I certainly am not hoping to see Australia (or anywhere) become a Big Brother society. The pornography industry is larger than the film and record industries put together. That is a referendum! Pornography is a civil right and should be viewed as such. Be that as it may, I maintain that it is a bad thing. Perhaps there is some distinction between non-misogynist erotica and Sadistic pornography. It is clearly the case though that mainstream pornography is an exercise in men possessing women. I’m not often one to endorse the moralizing tendencies of the Church and the conservative side of politics. In this instance, however, I have to side with them. Pornography is against women. I, therefore, am against pornography.

 

5 Comments

  1. Sara Kiyork June 6, 2010 at 8:24 pm

    Hello Ben. I came across your article as a friend of Pamela Eldridge on Facebook. I appreciate your stance on pornography, yet I think your argument including your definition of pornography is quite simplistic. What something was defined as historically, and practised, often evolves over time. Also, porn comes in so many forms, for both female and male gratification. It is hard to define. It is not always degrading to one sex. Sex therapists are commonly prescribing porn for couples. Is it just about possession as your say? I would wonder whether mainstream porn is sadistic, misogynist? I would argue mainstream is what you see on video clips at the gym .. soft porn….both male and female. things like this aren’t so black and white…that’s why they’re so contentious. Nice to have and opinion though. Best wishes. Sara.

     
  2. benny June 6, 2010 at 9:18 pm

    Dear Sara,
    You make an excellent point and I’m inclined to agree. I do hint at the end that there can be non-misogynist erotica and perhaps should have elaborated. Gay porn for example can hardly be seen as degrading to women.

    I certainly hope this didn’t come across as a crusade against pornography so much as opening a discourse on it. I do worry though, in the internet age, how many young males will gain a false idea about women and sex from viewing pornography. I’m also concerned that it creates an unrealistic idea of how women should behave sexually.

    Kind Regards,
    BTJ

     
  3. Isaac June 8, 2010 at 10:17 pm

    Hey Benny,

    Interesting article! I appreciate you’re openness to a topic so taboo that has, quite frankly, been dismissed in secular circles and shunned in religious ones. I do strongly agree that pornography has and is influencing men’s views of women in our generation worldwide, whether subconsciously or consciously.
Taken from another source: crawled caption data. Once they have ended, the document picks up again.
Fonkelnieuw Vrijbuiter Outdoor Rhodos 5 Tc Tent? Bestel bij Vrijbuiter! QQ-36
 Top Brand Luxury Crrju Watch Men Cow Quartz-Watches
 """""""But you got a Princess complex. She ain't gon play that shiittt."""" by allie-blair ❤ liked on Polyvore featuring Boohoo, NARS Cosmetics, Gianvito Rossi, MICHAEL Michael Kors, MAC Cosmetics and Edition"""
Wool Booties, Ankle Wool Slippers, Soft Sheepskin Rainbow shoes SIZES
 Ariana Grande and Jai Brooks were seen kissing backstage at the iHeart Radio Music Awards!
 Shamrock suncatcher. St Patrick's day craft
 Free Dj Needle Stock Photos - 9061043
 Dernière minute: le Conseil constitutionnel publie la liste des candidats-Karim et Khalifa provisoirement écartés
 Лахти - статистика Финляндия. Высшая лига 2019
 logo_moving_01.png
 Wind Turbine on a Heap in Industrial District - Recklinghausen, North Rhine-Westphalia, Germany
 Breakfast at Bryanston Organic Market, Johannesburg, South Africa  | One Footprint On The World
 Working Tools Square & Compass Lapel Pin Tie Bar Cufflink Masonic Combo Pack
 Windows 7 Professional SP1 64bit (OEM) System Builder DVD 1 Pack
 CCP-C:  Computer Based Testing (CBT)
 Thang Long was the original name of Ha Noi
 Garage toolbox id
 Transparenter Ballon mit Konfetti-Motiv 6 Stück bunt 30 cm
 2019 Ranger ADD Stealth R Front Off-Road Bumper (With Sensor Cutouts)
    Stepping farther back, as pointed out by Sara and yourself above, not all pornography is solely focused on women for men. This being said, while most pornography is being used by men to dominate ‘the weaker sex’ in a way, pornography as a whole is revealed to degrade women, men, and even children in terrible cases.

    In a recent lecture I heard, the lecturer had recently counselled a friend who’s job was to review child pornography videos in order to find clues as to its whereabouts and how the police could track and find these perpetrators. This woman needed some help just because in the past week she had spent hours reviewing a tape where a 4 year old girl was being violated by her father, while her mother video taped the whole thing.

    What we see from this is the man is the man, who obviously is caught in a lifestyle of dehumanizing women, influencing his wife to the point where she sees no wrong, and in a sense dehumanizes herself and in turn their daughter.

    This is the destruction of the whole family. That’s not meant to toot a fundamentalist Christian horn, but to point out that pornography is affecting both the masculine and feminine of human culture, to the point where its causing women to perpetuate offense on themselves…

    anyways thats my two cents. good writing!

     
  4. Jairus June 26, 2010 at 11:55 pm

    My favourie read here so far. Great writing.
    U should get some buttons on here for us to quickly share ur views/links on twitter or fb.

     
  5. Isaac J July 9, 2010 at 12:37 pm

    I appreciate the enlightenment man, looking forward to what’s next.